● **Job**
Please copy the lines starting at the beginning of the entries and ending at the line that contains "129H139V137L144 142H149V145H155L158 140H163L165", with "white" changed to "black" and everything else left as is.

● **Records to process**

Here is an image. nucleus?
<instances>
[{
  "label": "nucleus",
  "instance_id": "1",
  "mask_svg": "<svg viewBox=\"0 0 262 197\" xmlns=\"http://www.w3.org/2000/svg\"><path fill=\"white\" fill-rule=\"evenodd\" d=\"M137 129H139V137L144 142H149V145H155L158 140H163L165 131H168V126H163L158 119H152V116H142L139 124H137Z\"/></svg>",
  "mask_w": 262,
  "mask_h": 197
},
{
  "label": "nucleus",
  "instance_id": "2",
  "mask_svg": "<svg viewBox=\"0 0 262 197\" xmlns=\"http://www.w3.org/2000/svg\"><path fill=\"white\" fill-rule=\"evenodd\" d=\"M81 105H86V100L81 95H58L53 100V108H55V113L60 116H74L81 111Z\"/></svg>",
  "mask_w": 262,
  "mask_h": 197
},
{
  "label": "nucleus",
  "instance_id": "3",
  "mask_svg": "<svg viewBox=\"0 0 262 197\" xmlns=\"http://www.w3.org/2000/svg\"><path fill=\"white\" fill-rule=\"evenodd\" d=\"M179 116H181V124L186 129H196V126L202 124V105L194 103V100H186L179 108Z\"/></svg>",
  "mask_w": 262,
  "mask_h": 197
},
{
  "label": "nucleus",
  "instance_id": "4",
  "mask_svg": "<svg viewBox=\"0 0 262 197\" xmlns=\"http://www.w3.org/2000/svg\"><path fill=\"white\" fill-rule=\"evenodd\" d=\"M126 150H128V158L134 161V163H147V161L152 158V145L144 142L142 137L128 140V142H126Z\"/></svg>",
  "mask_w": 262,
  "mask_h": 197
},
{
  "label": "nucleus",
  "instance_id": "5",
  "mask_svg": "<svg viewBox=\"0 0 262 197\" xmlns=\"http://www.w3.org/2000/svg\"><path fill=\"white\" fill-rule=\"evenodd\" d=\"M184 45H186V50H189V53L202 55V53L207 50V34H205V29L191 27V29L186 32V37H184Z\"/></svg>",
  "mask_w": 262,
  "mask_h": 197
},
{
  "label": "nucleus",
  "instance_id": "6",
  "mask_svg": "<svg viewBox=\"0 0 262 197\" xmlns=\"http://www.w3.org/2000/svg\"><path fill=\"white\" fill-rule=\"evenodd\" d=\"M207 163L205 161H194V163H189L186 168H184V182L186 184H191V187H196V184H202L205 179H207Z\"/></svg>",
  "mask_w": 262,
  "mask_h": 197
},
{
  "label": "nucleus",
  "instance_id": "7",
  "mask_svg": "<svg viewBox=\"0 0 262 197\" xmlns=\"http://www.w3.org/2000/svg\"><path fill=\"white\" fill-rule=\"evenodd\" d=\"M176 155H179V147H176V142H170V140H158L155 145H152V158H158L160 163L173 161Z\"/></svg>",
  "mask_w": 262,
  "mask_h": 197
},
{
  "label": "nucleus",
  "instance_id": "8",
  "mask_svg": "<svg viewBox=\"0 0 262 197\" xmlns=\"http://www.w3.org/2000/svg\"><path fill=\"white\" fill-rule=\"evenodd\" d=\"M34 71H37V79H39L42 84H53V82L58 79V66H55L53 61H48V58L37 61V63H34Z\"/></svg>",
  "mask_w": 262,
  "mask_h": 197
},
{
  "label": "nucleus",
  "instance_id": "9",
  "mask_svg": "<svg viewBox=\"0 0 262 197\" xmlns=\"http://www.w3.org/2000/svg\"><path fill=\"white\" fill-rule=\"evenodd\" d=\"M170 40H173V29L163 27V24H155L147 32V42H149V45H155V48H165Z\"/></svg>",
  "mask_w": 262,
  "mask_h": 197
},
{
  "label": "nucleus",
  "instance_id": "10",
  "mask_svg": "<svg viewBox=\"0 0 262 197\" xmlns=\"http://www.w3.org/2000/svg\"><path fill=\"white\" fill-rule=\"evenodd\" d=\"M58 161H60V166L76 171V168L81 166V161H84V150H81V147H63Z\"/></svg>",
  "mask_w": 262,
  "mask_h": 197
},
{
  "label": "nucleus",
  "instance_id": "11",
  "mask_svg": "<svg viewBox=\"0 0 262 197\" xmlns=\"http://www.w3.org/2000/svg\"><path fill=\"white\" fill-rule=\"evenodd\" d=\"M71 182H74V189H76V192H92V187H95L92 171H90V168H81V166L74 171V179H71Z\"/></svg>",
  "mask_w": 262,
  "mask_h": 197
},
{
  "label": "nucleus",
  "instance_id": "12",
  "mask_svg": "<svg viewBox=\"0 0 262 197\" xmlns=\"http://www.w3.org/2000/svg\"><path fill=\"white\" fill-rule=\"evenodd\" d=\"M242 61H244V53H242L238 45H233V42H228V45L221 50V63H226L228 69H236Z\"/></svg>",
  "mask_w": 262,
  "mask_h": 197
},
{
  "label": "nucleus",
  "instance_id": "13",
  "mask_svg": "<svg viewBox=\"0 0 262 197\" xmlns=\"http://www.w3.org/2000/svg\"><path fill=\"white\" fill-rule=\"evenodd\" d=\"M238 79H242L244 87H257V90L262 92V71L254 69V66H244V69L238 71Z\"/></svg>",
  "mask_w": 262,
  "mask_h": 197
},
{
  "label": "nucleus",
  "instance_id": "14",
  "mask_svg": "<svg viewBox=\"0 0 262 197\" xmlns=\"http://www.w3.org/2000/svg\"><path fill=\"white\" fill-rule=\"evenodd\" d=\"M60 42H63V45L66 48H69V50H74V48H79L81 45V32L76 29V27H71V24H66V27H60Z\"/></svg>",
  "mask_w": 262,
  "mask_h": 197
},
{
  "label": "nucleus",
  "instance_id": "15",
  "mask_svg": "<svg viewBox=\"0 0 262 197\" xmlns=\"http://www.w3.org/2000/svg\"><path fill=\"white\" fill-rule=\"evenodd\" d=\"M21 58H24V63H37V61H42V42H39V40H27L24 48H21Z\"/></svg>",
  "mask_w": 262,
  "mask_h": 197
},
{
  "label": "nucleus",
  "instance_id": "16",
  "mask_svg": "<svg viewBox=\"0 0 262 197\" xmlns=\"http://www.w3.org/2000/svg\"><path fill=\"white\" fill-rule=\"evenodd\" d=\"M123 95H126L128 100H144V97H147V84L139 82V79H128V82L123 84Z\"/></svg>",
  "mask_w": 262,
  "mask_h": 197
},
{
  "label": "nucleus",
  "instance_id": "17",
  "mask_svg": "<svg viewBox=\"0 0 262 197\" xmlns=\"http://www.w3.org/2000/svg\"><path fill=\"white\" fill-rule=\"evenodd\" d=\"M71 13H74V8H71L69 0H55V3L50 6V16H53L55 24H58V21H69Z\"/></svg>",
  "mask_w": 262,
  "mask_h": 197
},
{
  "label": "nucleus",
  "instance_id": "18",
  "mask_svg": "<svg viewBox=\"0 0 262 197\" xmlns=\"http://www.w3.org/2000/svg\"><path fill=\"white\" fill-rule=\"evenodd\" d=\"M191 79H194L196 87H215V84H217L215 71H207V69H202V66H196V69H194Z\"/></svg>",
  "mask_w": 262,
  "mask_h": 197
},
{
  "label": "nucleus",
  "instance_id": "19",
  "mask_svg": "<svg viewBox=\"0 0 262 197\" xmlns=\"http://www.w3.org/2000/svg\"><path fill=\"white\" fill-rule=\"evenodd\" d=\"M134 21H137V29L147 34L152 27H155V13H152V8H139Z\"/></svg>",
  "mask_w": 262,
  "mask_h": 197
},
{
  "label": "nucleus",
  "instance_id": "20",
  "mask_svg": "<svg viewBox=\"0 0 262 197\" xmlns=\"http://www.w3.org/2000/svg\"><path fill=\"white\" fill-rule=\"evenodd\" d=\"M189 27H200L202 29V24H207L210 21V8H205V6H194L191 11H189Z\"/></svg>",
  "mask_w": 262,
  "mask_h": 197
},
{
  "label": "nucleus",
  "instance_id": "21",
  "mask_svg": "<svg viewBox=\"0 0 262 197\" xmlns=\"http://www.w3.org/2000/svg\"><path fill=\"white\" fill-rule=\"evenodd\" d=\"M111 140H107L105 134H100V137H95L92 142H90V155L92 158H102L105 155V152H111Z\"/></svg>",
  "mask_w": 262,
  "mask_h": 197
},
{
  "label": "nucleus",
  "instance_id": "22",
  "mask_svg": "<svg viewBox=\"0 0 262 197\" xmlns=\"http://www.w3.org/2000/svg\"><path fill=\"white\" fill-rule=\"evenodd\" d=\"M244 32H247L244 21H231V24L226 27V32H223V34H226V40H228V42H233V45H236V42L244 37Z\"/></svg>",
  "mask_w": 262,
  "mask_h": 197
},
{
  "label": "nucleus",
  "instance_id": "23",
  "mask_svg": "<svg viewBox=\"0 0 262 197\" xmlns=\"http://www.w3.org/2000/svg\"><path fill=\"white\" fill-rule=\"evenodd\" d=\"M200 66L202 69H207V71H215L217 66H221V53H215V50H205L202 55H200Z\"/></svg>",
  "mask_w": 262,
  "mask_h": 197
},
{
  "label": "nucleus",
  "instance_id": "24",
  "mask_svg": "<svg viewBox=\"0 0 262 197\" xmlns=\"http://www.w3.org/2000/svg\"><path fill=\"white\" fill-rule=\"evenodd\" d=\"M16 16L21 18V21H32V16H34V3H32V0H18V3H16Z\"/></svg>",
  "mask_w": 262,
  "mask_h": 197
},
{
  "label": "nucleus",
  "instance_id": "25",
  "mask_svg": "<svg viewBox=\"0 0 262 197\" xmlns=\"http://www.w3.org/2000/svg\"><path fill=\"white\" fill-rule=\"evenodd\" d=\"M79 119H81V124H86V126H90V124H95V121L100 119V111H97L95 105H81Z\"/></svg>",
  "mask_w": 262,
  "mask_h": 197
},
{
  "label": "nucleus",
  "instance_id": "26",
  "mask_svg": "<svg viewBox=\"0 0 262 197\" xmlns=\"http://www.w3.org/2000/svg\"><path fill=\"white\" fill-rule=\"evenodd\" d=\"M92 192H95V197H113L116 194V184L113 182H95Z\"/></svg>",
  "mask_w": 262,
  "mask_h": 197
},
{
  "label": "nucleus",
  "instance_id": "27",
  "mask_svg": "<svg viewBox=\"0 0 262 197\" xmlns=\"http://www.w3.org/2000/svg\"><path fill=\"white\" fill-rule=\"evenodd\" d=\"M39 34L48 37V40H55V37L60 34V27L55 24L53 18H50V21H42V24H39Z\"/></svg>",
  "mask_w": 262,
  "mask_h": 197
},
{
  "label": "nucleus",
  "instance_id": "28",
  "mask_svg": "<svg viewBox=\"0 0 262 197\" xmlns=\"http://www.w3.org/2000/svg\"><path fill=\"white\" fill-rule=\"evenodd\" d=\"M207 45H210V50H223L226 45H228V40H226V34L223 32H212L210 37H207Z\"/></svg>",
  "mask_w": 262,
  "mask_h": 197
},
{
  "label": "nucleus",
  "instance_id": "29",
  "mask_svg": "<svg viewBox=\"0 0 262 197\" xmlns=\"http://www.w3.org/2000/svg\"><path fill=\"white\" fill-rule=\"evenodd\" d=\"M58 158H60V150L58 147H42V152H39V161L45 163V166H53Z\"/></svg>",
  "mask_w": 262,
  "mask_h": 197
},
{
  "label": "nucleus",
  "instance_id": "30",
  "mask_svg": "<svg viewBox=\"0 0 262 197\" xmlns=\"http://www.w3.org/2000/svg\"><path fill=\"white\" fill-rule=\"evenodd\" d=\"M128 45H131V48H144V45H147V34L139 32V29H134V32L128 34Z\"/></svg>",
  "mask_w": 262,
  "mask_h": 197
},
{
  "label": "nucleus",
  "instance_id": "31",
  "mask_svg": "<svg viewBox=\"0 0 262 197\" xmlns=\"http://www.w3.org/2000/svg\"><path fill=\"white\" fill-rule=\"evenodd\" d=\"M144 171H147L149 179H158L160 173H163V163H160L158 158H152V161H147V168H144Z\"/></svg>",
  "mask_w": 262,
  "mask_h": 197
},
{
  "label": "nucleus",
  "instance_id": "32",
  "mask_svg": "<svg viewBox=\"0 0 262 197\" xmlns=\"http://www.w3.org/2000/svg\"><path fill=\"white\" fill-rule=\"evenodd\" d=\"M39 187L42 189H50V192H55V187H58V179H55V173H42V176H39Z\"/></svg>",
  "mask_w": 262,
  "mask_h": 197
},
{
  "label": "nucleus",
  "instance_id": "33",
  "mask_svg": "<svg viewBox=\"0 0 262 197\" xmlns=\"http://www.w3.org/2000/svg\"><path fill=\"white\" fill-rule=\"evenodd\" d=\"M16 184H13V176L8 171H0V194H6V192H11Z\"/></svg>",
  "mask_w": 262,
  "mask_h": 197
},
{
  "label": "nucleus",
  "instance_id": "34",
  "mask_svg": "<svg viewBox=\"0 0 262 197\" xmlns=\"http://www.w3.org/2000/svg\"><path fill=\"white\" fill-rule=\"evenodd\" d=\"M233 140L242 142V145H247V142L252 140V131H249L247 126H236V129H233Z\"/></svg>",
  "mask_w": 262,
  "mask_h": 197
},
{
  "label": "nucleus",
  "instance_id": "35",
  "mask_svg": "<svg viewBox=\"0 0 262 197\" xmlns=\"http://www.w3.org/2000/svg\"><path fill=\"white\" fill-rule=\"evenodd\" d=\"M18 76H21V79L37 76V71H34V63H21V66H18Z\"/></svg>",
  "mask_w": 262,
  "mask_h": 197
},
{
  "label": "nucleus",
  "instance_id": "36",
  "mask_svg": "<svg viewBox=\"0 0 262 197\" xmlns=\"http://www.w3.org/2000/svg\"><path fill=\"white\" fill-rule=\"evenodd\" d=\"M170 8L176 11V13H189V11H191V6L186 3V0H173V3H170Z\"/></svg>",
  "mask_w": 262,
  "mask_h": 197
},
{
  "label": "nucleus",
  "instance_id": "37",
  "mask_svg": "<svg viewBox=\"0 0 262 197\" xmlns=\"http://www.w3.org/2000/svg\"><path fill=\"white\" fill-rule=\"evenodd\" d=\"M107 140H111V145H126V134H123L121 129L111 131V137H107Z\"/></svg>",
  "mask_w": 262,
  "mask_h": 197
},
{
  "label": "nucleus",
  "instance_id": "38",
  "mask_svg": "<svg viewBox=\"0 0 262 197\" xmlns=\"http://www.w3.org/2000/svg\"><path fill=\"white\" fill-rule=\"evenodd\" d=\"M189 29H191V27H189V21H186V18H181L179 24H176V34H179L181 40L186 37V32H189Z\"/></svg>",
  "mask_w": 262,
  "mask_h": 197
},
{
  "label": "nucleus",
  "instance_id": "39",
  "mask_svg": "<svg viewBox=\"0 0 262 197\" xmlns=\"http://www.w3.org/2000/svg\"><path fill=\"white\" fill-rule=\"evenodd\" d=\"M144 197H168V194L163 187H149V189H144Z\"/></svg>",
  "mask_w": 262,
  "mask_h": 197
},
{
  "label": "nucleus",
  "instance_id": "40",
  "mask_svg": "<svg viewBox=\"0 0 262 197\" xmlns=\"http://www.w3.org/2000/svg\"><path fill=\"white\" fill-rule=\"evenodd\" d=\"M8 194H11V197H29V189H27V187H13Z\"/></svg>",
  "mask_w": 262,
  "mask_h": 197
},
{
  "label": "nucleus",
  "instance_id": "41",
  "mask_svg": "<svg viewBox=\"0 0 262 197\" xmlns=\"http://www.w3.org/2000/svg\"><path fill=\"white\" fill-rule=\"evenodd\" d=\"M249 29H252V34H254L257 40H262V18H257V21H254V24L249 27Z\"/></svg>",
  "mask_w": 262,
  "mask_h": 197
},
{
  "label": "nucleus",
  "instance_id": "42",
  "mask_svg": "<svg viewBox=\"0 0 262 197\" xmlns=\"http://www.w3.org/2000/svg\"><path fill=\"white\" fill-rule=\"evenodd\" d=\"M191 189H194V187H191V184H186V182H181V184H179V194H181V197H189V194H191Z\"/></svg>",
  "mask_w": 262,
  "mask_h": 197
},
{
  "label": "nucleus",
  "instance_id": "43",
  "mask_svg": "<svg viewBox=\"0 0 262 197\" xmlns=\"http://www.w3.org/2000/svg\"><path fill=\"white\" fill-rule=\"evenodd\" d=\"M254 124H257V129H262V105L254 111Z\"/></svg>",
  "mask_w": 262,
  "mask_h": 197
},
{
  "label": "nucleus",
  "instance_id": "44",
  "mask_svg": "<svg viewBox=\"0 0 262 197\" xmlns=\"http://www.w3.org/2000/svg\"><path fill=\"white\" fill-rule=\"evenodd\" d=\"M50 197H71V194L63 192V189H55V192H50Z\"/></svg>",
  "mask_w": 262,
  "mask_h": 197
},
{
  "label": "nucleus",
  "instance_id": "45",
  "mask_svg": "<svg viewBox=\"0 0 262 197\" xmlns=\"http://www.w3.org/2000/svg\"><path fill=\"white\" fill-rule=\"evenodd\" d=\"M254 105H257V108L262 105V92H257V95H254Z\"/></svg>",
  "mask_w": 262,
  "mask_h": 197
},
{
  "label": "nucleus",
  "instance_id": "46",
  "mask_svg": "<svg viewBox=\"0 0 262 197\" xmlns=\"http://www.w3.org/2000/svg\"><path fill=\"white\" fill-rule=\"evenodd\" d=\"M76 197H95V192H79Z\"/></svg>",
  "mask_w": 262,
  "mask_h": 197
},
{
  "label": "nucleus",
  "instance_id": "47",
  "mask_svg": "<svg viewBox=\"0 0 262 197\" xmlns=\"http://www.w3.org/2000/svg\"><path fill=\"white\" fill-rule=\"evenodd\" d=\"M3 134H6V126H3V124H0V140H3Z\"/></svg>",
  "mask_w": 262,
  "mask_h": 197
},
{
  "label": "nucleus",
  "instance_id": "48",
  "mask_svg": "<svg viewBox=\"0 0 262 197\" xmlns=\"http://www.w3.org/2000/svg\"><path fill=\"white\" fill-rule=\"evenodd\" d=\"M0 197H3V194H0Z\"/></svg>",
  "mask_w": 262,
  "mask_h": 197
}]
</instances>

● **Exercise solution**
Here is an image. nucleus?
<instances>
[{
  "label": "nucleus",
  "instance_id": "1",
  "mask_svg": "<svg viewBox=\"0 0 262 197\" xmlns=\"http://www.w3.org/2000/svg\"><path fill=\"black\" fill-rule=\"evenodd\" d=\"M137 129H139V137L144 142H149V145H155L158 140H163L165 131H168V126H163L158 119H152V116H142L139 124H137Z\"/></svg>",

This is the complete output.